--- start of Text extract ---
Although the death of Osama Bin Laden has monopolized the news since Sunday night, lurking just behind the front page is big financial news–the debt ceiling. The debt ceiling caps how much the federal government can borrow and is currently set at $14.294 trillion. Let’s look at the number with all the zeros added in–$14,294,000,000,000. As we near that limit, our good friends in Washington have started bickering over whether to raise the debt ceiling.
Basically, some Republicans have said they will only agree to raise the debt ceiling if spending cuts are implemented at the same time. Democrats retort that a failure to raise the limit would plunge the country into default and financial chaos. Basically, the politicians are once again talking at each other, rather than with each other.
But the question is an important one–should the debt ceiling by raised without some steps being taken to reduce our spending? And if it should, what’s the point of the debt ceiling? Let’s take a quick look at the history of the debt ceiling, and then we’ll come back to these questions.
--- end of Text extract ---
* _Short problem 1_: List every proper noun in the debt ceiling text, in the order each first appears.
* _Short problem 2_: According to the debt ceiling text, what amount is the debt ceiling currently set at?
* _Short problem 3_: Continue the debt ceiling text from its last sentence.
--- start of Given information ---
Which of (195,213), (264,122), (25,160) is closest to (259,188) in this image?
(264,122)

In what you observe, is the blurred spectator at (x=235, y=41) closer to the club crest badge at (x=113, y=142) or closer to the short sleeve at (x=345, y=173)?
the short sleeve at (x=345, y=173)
--- end of Given information ---
* _Exercise response 1_: Osama Bin Laden, Sunday, Washington, Republicans, Democrats

* _Exercise response 2_: $14.294 trillion

* _Exercise response 3_:
Brief History of the Debt Ceiling
Before 1917, Congress had to approve each time the government went into debt. In 1917, a law was passed that allowed the government to go into debt without Congressional approval, but only up to a certain limit. And thus, the debt ceiling was born. In 1917, the limit was $11.5 billion, according to a CNN report. Since 1917, the debt ceiling has grown to its current point just north of $14 trillion, as this chart from the CCN report depicts:
The Debt Ceiling in a Perfect World
In a perfect world, reaching the limit on federal government debt would prompt politicians to come together to solve our financial crisis. After all, doesn’t that seem to be the point of the limit in the first place? If the purpose of setting a debt limit is not to control spending, then what’s the purpose? If the only consequence of reaching the debt ceiling is to raise it again, then why have it in the first place? Let’s just set the limit to something we’ll never each in our lifetime and be done with it.
Should Spending Cuts be a Precondition to Raising the Debt Ceiling
And that brings us to the key question–should spending cuts be part of the debate? My initial reaction to this question was no. The discussion over spending cuts should occur as part of the federal budget debate. And in a perfect world, that’s what would happen. Unfortunately, politicians have proven unwilling to act until they are forced to, at least when it comes to our money.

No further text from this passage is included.